I think so and I don't see anything else as possible.


----------



## Buonaparte

Yes, I think so too, but I am not sure why 'ebrius' can't be treated as an adjective and modify 'ille', ie 'that drunk man'. Can anyone explain that? Buonaparte


----------



## brian

By "apposition" you must have meant that you wanted to take _ebrius_ as a noun (in apposition to _ille_), i.e. something like _That man, a drunkard, ..._ But I think J.F. thought you meant "apposition" in the more general sense of, does _ebrius_ modify _ille_ (are they in _agreement_)? ... to which the answer of course is yes. But as you guessed, I don't think _ebrius_ is a noun here, but rather an adjective.

It's from Petronius's _Satyricon_. More context:



> Recreatus hoc sermone reposui cubitum, Habinnamque intrantem cum admiratione ingenti spectabam. Ille autem iam ebrius uxoris suae umeris imposuerat manus, ...
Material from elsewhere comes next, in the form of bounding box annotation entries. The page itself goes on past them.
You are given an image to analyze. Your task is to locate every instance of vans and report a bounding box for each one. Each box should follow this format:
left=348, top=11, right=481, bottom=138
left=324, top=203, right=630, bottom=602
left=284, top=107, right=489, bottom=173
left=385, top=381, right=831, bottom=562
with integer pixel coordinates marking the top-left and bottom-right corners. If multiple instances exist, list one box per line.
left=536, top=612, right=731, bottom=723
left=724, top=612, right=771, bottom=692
So I would take _ille_ as a demonstrative pronoun, referring to Habinnas, and _ebrius_ as an adjective:

_He/That man (Habinnas), however, now drunk, ..._


----------



## J.F. de TROYES

brian8733 said:


> So I would take _ille_ as a demonstrative pronoun, referring to Habinnas, and _ebrius_ as an adjective:
> 
> _He/That man (Habinnas), however, now drunk, ..._


 
That's also my opinion.


----------



## Stoicorum_simia

brian8733 said:


> So I would take _ille_ as a demonstrative pronoun, referring to Habinnas, and _ebrius_ as an adjective:
> 
> _He/That man (Habinnas), however, now drunk, ..._


 
_Iam_ in the original makes that absolutely clear.


----------



## falconskid007

Yes, it is an appositive


----------



## brian

By the strict definition of appositive, no it's not, because it's an adjective. See here.


----------



## Buonaparte

Brian

That's a really useful link for me. I hadn't come across that page before. Many thanks, Buonaparte


----------